EXCERPT PROVIDED »
— Start —

I would call myself a proponent of big data and, correspondingly, big data analytics. As a professional who has been involved in high-performance computing since the late 80s, I am glad to finally see the rapid adoption of commodity-based systems providing data distribution and parallel computing, such as what can be assembled and deployed using Hadoop.
One particularly curious innovation, at least to me, is the concept of the “data lake.” According to TechTarget, a data lake is “a large object-based storage repository that holds data in its native format until it is needed.” A data lake provides a place for collecting data sets in their original format, making those data sets available to different consumers, and allowing data users to consume that data in ways specific to their need. The benefits of the data lake concept include the ability to rapidly spin up a data repository, rapid ingestion of new data sources, and the direct data accessibility to analytical models and applications.
However, ability to allow data users to consume the data in their own ways seems to hide a potential time-bomb in terms of ensuring consistency of interpretation of data and quality of results of analysis. The issue is that the subtext mantra of the data lake is the capture of data sets in their original state and the deferral of data standardization, validation, and organization until the point of consumption. I don’t object to providing degrees of flexibility to the user community to adapt the data in their own ways. My concern is that without instituting control over the management of consumption models, there is bound to be duplicated work, variant methods of applying similar constraints and standards, and generally a degree of entropy that casts doubt about the veracity of analytical results.

— End —

TASK INSTRUCTIONS »
(1) In the commentary on data lakes, since when has the writer been involved in high-performance computing?
(2) Proceed with the commentary on data lakes, writing on from its final sentence.

[Rows contained in a dataset]
— Start —

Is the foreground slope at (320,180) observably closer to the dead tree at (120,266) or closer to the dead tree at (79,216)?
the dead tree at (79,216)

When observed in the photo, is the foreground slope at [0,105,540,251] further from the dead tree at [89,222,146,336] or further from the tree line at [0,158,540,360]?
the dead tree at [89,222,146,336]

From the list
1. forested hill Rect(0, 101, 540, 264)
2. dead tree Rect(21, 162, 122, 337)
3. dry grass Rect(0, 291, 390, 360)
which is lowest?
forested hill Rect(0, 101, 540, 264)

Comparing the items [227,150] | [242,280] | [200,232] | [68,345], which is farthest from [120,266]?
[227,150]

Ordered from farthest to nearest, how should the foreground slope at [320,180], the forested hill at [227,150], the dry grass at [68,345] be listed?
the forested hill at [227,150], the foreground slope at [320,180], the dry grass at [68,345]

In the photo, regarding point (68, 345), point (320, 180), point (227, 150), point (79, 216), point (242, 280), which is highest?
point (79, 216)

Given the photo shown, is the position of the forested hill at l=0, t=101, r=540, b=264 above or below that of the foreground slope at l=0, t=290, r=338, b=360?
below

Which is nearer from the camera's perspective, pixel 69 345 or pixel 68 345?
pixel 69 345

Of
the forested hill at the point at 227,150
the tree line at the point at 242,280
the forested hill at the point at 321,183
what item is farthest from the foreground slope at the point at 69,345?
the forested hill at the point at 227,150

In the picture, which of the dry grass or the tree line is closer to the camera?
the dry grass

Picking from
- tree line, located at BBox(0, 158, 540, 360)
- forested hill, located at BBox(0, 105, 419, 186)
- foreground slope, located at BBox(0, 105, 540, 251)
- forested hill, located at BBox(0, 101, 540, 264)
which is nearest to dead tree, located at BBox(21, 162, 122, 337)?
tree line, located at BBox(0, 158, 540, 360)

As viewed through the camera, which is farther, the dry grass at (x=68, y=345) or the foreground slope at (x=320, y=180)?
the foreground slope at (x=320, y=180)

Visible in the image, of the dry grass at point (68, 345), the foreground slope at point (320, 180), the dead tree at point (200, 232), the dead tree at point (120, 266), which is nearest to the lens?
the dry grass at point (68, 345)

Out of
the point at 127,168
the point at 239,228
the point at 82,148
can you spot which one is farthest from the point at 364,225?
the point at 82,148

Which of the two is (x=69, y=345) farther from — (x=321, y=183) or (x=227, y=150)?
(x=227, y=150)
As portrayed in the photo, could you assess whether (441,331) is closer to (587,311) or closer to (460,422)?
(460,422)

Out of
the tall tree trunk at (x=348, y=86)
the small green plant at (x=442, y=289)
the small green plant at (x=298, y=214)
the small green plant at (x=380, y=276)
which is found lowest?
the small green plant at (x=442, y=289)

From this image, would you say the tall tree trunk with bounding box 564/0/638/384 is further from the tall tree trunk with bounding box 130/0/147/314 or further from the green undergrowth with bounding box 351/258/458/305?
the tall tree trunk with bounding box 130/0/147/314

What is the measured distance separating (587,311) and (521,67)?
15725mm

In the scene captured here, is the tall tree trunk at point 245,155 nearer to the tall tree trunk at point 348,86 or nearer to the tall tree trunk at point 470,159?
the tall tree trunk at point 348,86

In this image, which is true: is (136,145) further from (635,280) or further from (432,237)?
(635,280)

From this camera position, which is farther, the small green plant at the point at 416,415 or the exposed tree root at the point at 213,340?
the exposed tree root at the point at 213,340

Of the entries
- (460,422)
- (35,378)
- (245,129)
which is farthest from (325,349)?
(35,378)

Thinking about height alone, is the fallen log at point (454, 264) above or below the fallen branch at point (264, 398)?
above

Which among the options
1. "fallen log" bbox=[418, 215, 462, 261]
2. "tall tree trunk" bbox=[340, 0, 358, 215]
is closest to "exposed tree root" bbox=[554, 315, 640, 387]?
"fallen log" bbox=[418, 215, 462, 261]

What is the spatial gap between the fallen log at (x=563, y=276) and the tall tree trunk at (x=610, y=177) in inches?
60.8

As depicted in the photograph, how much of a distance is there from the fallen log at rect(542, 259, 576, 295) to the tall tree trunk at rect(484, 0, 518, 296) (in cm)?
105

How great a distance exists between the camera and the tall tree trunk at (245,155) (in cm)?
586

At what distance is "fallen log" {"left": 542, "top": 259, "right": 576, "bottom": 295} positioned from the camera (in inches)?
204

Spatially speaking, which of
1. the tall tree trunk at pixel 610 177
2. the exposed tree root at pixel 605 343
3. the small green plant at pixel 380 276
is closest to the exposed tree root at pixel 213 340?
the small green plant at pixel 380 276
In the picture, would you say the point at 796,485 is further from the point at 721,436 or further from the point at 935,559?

— End —

RESPONSES »
(1) Since the late 80s.

(2)
In fact, what seems to be emerging leaves me with a feeling of déjà vu – data users complaining about the elongated time to profile and validate data, the apparently self-organized data silos (driven by source, not function), and multiple users left to their devices for data mapping and transformation. So I have to admit that when I was recently briefed by folks at Informatica about their latest release, I was relieved to see that at last there is a vendor who has not only recognized that these challenges are real, but also that they need to be addressed by integrating data governance, stewardship, and quality into a framework for end-to-end big data management.
I would call out two key features of this concept. The first is expanding the data integration capabilities of the tool suite to ingest a broad array of structured and unstructured data configurations, tunable to adapt to rapid changes in the sources (especially continuous and non-relational streams, whose formats are subject to change with little or no notice). Embedding logic within the information ingestion and flow processes allows for self-adjustment and dramatically reduces developer overhead as the formats evolve.
The second is the inclusion of metadata capabilities to facilitate governance of big data. The key aspects of big data governance include a shared enterprise business glossary that is ripe for collaborative discussion and analysis, profiling and discovery utilities for big data sets to inform data quality initiatives that can also be shared among data consumers, and end-to-end data lineage enabling monitoring of data flows to assess opportunities for optimization, reduce duplicative coding efforts, and to evaluate impacts as data sources change over time.
I am confident that awareness of balancing the governance needs against the potential benefits of big data and the data lake will help narrow the overwhelming manual efforts that could explode as a result of increased data sources, volumes, and variability. As the prominent vendors like Informatica continue to call out the potential issues and provide solutions, the integrity of predictive and prescriptive models will enhance the creation of corporate value.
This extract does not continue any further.